Rutter’s to pay $1M in cybersecurity breach settlement

Listen to this article

York-based Rutter’s has agreed to pay $1 million and improve security measures in a cybersecurity breach settlement with the state Attorney General’s office. 

Attorney General Michelle Henry said in a statement Wednesday the settlement comes from cybersecurity attacks that exposed information from more than a million customer payment cards. 

According to Henry’s office, the attacks happened over a nine-month span in 2018 and 2019, involving 79 store locations, and more than 1.3 million payment cards. The payment card information was accessed electronically, not at any physical store locations. 

The Office of Attorney General investigation determined Rutter’s failed to properly employ reasonable data security measures in protecting consumers’ sensitive personal information in violation of Pennsylvania’s Unfair Trade Practices and Consumer Protection Law 

“This massive breach of data could have been catastrophic for countless consumers whose personal information was exposed due to flimsy safeguards in place at the time,” Henry said. “This settlement involves significant financial payment, but also assurance that future risk will be minimized.” 

Rutter’s has 80 store locations in Pennsylvania. 

According to the Attorney General’s office, on May 28, 2019, Rutter’s first became aware of unauthorized activity on its network but concluded that customers’ payment card information was not stolen.  

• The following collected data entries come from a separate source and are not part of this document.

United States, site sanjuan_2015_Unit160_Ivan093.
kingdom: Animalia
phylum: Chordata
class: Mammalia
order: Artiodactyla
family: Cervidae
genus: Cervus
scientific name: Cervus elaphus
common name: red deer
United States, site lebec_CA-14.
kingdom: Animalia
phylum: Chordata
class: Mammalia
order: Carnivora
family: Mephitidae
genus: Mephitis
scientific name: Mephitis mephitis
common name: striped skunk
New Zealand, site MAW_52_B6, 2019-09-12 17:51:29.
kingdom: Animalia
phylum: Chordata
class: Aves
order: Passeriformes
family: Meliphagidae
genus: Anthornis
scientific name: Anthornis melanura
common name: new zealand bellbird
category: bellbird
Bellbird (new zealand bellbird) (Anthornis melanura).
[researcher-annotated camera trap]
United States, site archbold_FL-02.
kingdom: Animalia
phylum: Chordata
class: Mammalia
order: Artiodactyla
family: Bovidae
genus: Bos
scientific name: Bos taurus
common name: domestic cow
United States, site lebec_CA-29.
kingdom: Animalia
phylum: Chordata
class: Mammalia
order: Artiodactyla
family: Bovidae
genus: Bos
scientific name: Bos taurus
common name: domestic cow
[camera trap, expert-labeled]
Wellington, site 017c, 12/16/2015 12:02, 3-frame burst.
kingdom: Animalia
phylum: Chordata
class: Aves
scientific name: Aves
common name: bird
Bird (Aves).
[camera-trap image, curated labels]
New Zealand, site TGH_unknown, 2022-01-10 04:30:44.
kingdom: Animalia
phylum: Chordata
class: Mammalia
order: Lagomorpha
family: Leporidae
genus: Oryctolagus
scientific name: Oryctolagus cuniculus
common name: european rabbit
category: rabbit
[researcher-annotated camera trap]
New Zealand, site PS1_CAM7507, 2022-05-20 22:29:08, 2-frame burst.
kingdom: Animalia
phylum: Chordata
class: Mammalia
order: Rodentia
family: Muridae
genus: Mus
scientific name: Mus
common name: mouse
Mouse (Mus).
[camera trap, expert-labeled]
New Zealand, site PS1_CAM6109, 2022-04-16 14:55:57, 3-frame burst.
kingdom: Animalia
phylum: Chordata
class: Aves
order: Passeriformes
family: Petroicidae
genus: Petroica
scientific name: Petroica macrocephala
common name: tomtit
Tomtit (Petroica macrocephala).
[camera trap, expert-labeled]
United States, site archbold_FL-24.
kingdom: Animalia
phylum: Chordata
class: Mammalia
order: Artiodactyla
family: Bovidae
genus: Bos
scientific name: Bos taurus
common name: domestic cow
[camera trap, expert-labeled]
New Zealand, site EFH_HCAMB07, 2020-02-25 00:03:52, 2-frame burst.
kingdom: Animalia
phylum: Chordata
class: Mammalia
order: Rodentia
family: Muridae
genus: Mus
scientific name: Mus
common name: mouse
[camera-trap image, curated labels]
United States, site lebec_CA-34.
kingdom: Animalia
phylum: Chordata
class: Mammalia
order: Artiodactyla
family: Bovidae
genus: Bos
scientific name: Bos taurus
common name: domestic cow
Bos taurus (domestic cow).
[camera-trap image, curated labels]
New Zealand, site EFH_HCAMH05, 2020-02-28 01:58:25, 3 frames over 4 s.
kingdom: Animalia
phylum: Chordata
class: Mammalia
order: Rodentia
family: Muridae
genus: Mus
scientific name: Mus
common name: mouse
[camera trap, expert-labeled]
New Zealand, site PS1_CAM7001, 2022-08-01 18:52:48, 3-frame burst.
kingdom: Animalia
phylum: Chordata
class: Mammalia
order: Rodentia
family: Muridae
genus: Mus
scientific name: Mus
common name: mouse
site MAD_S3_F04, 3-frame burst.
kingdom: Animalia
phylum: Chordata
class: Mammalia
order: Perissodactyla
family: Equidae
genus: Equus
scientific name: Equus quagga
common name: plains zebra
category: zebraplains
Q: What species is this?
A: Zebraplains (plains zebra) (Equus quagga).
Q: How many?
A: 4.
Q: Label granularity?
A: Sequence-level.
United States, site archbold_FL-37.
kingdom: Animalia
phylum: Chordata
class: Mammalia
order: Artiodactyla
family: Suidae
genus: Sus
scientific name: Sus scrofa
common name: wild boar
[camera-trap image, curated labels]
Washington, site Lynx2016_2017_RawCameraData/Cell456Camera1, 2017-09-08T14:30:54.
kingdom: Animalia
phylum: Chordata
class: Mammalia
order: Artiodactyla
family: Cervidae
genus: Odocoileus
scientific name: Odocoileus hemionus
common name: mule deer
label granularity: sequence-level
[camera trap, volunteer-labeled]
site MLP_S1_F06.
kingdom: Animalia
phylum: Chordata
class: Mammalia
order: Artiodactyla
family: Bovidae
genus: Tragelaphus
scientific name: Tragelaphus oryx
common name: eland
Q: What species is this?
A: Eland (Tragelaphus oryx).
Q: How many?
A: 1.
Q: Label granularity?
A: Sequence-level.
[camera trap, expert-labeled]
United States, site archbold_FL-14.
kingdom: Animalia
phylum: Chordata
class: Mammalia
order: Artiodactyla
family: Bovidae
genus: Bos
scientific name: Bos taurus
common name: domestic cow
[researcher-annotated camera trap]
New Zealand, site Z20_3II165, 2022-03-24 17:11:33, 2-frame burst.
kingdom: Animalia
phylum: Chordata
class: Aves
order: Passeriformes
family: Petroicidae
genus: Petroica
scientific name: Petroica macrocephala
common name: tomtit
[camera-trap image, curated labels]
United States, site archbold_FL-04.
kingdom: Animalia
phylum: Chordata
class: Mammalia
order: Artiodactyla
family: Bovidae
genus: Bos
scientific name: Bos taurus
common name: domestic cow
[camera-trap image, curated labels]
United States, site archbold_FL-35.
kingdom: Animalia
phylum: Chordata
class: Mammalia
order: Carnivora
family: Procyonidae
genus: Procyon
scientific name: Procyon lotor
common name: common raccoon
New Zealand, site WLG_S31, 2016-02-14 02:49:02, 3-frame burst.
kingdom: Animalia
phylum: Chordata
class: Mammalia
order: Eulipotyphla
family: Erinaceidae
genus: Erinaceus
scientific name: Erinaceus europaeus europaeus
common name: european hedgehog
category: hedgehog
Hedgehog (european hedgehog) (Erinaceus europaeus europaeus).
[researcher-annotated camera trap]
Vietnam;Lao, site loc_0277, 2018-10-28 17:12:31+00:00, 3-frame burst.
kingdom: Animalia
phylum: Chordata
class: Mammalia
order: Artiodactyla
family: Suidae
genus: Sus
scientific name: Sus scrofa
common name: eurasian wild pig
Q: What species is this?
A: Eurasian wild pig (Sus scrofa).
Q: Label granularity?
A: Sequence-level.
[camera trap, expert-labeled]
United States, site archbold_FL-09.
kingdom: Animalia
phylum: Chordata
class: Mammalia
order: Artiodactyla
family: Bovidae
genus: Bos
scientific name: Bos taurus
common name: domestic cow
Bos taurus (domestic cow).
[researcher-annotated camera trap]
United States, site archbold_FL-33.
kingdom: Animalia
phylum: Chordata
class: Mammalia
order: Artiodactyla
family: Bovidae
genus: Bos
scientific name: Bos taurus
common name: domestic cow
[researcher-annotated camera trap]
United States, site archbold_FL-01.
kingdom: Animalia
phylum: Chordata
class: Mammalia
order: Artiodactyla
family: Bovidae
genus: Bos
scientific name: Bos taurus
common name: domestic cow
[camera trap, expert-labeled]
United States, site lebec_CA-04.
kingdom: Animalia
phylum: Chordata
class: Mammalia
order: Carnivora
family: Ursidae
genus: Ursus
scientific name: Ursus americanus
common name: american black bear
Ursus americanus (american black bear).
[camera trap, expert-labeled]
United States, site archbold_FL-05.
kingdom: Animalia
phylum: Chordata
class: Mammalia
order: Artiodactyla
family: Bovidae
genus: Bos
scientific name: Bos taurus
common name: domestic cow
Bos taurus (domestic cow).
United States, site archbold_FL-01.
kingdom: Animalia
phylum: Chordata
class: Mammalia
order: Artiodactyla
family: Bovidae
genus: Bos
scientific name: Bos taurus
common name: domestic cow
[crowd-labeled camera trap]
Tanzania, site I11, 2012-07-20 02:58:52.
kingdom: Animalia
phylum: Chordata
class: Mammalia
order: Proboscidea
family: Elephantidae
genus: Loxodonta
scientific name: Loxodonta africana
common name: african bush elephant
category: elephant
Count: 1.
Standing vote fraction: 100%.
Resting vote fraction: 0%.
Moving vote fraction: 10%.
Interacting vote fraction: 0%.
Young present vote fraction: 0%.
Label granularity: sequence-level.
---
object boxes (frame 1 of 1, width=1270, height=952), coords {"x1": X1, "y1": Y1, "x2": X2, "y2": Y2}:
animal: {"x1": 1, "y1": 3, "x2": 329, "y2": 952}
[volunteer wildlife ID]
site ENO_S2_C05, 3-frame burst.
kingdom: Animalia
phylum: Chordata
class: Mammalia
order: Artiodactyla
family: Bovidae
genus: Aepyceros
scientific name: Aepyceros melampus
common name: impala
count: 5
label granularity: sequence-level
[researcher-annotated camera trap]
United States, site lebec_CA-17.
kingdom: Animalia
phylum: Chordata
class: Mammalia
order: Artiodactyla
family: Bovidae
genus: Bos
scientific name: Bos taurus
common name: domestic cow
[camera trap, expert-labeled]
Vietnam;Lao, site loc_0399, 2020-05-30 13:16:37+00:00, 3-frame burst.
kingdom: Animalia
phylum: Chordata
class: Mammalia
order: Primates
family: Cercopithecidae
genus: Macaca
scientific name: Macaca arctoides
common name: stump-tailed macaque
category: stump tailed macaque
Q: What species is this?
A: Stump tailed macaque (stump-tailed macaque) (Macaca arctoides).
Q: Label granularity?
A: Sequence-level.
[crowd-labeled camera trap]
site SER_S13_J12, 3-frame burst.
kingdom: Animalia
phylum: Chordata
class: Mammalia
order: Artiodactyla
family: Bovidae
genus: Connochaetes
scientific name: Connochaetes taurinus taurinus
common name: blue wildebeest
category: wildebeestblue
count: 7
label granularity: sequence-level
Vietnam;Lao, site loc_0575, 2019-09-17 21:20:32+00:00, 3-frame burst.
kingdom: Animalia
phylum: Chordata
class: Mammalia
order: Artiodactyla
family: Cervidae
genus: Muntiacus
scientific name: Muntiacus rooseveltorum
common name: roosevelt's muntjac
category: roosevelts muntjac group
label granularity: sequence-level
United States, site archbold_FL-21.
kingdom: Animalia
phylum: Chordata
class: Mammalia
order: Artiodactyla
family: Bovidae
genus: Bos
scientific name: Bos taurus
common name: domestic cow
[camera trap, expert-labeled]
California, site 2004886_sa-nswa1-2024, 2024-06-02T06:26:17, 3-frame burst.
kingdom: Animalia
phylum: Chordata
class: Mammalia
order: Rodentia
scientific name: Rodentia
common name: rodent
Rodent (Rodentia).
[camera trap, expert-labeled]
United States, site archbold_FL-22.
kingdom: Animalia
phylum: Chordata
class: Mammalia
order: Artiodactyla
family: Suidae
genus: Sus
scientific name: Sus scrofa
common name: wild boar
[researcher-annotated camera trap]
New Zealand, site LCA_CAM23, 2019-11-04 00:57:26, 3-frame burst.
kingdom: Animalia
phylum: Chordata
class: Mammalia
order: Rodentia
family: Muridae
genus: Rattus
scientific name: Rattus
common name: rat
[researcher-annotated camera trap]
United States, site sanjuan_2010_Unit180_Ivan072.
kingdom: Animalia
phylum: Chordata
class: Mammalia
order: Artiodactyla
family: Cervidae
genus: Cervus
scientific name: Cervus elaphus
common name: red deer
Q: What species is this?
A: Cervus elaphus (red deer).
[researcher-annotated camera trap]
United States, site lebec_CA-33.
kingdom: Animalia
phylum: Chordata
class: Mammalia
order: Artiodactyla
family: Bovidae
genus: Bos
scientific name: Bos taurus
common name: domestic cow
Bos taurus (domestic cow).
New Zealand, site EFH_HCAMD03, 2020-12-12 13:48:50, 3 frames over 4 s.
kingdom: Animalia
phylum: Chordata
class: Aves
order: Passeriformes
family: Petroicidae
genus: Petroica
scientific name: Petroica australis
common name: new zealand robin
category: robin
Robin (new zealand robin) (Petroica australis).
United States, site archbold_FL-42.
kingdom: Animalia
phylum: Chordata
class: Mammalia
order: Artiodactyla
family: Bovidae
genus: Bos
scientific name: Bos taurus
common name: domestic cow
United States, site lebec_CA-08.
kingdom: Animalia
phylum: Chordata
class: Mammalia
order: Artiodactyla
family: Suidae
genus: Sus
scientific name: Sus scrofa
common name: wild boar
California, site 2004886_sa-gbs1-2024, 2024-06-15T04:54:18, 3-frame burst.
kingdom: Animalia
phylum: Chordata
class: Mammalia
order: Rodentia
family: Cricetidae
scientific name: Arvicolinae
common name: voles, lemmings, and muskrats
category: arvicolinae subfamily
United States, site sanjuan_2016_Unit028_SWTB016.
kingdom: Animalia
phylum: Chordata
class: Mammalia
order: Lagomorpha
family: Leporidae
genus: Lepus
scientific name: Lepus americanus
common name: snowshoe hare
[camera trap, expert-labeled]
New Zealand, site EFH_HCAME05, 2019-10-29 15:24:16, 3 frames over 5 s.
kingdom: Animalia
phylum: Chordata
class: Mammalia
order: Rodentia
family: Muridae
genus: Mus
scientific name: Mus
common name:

In December 2019, Rutter’s learned about a pattern of unauthorized charges associated with 30 Rutter’s store locations. As a result, Mastercard required Rutter’s to conduct an investigation, Henry’s office said.  

An independent investigator found that the threat actors were previously successful in removing information attached to at least 1.3 million different payment cards in Rutter’s network. The independent investigator told the Attorney General’s office that the exact number of impacted consumers is unknown, as is the number of fraudulent transactions resulting from the stolen card information. 

Along with the $1 million payment, the settlement requires Rutter’s to conduct and document a risk assessment, undergo an independent settlement compliance assessment, and implement security improvements. 

 The investigation was led by Senior Deputy Attorney General Tim Murphy and Senior Deputy Attorney General Debra Warring.